The document warned against judging states based on the number and percentage of schools failing to make adequate yearly progress, or AYP, under the federal law. But the disclaimer didn’t explain specifically that judging the quality of state school systems by comparing the data isn’t valid because each state sets its own AYP standards.
Though ECS officials said the data were accurate, they withdrew the report because of the way the information was being interpreted.
“What I felt was not there, was the correct interpretation of what [the numbers] meant,” Piedad F. Robertson, the president of the bipartisan, Denver-based clearinghouse on state education policies said in an interview last week.
‘Bottom-Feeder Ranking’
The incident is the latest example of the way newly accessible data are changing how the public views schools. It also demonstrates why state officials are wary of efforts that produce state-by-state data on student achievement.
For example, a new Web site produced by Standard & Poor’s and state officials allows users to compare schools’ student-achievement data within their own states.
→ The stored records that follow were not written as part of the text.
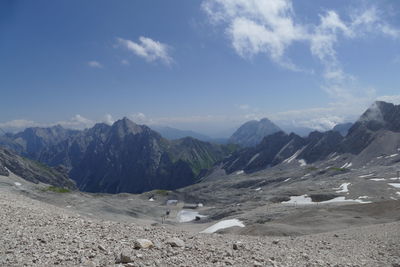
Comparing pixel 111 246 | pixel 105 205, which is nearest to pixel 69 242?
pixel 111 246

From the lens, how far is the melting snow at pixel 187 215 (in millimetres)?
132500

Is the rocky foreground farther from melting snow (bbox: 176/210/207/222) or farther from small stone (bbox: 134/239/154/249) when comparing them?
melting snow (bbox: 176/210/207/222)

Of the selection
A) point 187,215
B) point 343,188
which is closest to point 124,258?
point 187,215

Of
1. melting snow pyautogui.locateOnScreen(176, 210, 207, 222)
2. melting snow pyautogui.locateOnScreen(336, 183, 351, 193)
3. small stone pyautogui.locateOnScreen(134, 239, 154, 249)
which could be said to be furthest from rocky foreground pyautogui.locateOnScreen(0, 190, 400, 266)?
melting snow pyautogui.locateOnScreen(176, 210, 207, 222)

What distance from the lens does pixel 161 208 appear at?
147 meters

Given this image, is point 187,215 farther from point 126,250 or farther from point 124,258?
point 124,258

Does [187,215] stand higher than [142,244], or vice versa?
[142,244]

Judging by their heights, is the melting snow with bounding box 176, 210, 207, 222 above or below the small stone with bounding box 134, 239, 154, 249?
below

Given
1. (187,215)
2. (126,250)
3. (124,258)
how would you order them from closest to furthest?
(124,258) < (126,250) < (187,215)

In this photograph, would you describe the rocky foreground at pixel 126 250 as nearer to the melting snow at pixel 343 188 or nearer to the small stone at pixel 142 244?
the small stone at pixel 142 244

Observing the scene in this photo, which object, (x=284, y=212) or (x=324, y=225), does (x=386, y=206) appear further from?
(x=284, y=212)

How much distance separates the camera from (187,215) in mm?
141000

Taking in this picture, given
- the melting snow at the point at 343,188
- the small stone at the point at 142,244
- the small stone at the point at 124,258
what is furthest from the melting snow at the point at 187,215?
the small stone at the point at 124,258

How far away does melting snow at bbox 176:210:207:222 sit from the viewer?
132 metres
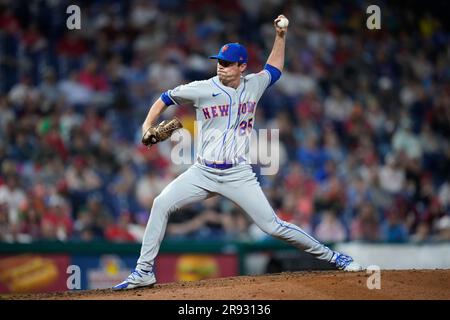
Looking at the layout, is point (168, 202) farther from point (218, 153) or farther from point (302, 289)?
point (302, 289)

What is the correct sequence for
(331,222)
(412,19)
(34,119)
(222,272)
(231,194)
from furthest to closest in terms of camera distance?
(412,19)
(34,119)
(331,222)
(222,272)
(231,194)

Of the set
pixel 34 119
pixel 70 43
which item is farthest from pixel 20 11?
pixel 34 119

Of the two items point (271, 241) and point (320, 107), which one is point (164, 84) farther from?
point (271, 241)

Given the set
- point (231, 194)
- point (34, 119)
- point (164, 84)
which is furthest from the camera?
point (164, 84)

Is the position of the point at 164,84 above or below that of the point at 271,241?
above

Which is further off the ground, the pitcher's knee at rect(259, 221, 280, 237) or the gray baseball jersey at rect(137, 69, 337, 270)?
the gray baseball jersey at rect(137, 69, 337, 270)

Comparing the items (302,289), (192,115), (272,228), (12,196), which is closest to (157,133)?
(272,228)

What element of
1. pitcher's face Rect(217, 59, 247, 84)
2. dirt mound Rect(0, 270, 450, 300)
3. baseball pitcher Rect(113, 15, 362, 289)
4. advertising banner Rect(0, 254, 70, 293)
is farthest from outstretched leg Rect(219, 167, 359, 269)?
advertising banner Rect(0, 254, 70, 293)

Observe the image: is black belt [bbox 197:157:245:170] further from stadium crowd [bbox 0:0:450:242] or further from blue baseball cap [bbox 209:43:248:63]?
stadium crowd [bbox 0:0:450:242]
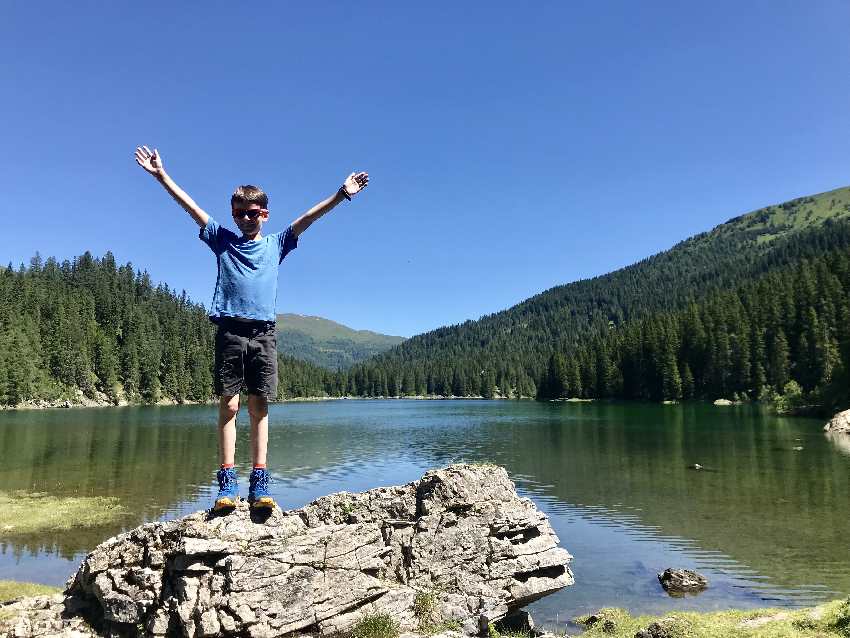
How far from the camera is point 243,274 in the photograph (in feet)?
26.5

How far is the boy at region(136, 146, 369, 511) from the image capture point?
25.9ft

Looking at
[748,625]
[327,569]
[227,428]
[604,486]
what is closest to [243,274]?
[227,428]

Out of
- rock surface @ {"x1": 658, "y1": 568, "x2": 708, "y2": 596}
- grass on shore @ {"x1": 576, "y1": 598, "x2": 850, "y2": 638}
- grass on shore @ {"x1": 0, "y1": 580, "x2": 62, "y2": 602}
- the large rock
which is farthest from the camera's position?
rock surface @ {"x1": 658, "y1": 568, "x2": 708, "y2": 596}

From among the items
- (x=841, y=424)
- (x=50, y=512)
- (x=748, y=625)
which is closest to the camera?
(x=748, y=625)

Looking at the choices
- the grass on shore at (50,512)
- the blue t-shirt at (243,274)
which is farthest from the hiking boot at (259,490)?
the grass on shore at (50,512)

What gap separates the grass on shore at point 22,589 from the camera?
1559 centimetres

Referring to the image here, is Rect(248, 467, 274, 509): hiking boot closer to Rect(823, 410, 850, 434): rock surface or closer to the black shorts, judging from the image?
the black shorts

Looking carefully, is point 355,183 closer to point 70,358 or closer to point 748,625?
point 748,625

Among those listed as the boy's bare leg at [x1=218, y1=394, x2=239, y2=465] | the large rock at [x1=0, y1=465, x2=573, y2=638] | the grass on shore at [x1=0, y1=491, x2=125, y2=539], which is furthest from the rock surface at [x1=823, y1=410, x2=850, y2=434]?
the boy's bare leg at [x1=218, y1=394, x2=239, y2=465]

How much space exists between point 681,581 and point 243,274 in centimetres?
1826

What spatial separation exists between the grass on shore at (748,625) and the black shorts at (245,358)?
9.91 meters

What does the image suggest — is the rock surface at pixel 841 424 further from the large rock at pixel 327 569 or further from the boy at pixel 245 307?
the boy at pixel 245 307

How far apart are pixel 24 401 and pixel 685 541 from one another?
163322 mm

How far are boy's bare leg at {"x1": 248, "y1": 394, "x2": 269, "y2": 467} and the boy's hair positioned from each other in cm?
283
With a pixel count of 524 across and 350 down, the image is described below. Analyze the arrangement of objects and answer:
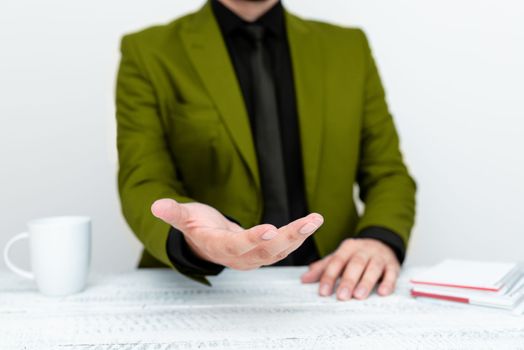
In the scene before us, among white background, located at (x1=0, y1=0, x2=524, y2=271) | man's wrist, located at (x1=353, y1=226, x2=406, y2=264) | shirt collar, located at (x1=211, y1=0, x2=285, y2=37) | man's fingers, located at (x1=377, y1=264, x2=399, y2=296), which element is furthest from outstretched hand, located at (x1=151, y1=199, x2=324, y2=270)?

That kind of comparison is valid, state officials say, because those schools administer the same tests and are expected to hold students to the same standards. (“Online Tools For Sizing Up Schools Debut,” March 30, 2005.)
But if the site’s users want to compare a state’s student achievement with another state’s, they are able to look only at scores on the National Assessment of Educational Progress and college-entrance exams—the only testing programs given in every state.
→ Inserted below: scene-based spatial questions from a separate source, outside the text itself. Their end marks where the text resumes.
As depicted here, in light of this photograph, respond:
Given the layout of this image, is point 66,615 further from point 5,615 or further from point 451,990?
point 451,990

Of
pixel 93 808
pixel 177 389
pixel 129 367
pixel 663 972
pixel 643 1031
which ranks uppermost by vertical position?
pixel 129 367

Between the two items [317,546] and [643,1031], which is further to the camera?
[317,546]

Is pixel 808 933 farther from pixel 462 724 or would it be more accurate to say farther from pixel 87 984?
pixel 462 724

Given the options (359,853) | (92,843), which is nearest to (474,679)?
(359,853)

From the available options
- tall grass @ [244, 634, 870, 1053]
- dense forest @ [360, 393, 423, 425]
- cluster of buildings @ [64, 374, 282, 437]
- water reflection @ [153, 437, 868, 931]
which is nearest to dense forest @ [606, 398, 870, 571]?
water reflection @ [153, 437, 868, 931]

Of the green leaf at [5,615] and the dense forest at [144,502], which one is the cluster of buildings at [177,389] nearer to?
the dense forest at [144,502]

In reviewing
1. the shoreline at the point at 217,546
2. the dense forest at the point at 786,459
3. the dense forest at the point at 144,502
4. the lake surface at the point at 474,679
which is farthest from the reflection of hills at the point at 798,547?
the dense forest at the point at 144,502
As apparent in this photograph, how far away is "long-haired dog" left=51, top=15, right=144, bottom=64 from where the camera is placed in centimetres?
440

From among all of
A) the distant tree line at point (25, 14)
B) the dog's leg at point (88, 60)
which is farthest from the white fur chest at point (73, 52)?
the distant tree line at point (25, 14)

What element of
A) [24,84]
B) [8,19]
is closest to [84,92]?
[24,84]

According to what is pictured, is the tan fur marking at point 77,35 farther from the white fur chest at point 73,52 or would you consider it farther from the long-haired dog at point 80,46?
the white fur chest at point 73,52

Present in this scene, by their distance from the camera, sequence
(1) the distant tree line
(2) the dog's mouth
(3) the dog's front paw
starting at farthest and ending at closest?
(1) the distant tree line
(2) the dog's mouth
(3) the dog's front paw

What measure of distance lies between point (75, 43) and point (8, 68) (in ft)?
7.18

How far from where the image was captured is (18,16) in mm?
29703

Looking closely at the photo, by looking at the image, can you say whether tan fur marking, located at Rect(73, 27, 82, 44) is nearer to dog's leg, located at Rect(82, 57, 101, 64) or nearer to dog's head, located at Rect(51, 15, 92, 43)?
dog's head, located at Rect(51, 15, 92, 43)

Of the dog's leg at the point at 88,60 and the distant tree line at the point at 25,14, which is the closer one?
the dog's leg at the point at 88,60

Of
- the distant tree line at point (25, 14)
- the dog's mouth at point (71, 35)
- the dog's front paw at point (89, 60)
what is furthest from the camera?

The ECS report, which was released online last month, documented the number and percentage of schools in every state that are in various stages of school improvement under the federal law. Those stages range from the mandate that schools in the first year of an improvement plan offer students a transfer to another public school, to the implementation of a state-approved school improvement plan in the fifth year.
The data were presented in a state-by-state table at the end of the report.
The report explained that the numbers and percentages of schools not making AYP vary between states because of a variety of differences in the ways states are implementing the 3-year-old law, a reauthorization of the Elementary and Secondary Education Act. It said states’ standards differ, as do the difficulty of their tests and their short-term goals for making adequate progress.
But some journalists glossed over such warnings in their reporting, ECS officials said.
In Hawaii, for example, the Honolulu Star-Bulletin ran a story headlined: “Isle Schools Fare the Worst.” The story highlighted the ECS report’s finding that 10 percent of Hawaii’s schools were in their fifth and last year of needing improvement—the highest percentage in the nation.
Hawaii has 28 of its 284 schools at that stage because it has set ambitious AYP targets, a state spokesman said. It was unfair to label the state’s schools as the worst in the nation because those schools might actually have higher student achievement than in states with lower AYP goals, said Greg Knudsen, the spokesman for the state department of education.
State-to-state comparisons of AYP numbers are unfair “because states have such different standards and different timetables,” Mr. Knudsen said.
In the only other news story cited by ECS officials, a March 29 story in the Arkansas Democrat-Gazette said Arkansas “has some of the highest percentages in the nation of public schools categorized as academically troubled.”
Two days later, an editorial said the report gives “Arkansas its usual, bottom-feeder ranking” on school quality.
The information collected does include worthwhile data, Mr. Knudsen of the Hawaii education department and Todd Ziebarth, the author of the report, agreed.
Useful Information
State officials could look at the number of schools each state is identifying as failing to achieve AYP, said Mr. Ziebarth, a policy analyst for Augenblick, Palaich and Associates, a Denver-based consulting firm that conducted the research for the ECS.
In doing so, he suggested, they can determine if they are labeling too many or too few schools as not reaching their goals. He said states also could find other states that have had experience with the interventions available for schools needing help, such as restructuring of those schools’ programs and staffs. “It helps to provoke states to think about how their system compares to others,” he said.
But Ms. Robertson said that while such information is useful, the ECS plans to produce reports that highlight states’ progress in complying with the law.
“What we need to concentrate on is working with every individual state,” said Ms. Robertson, a former president of Santa Monica College near Los Angeles who became president of the ECS Feb. 1.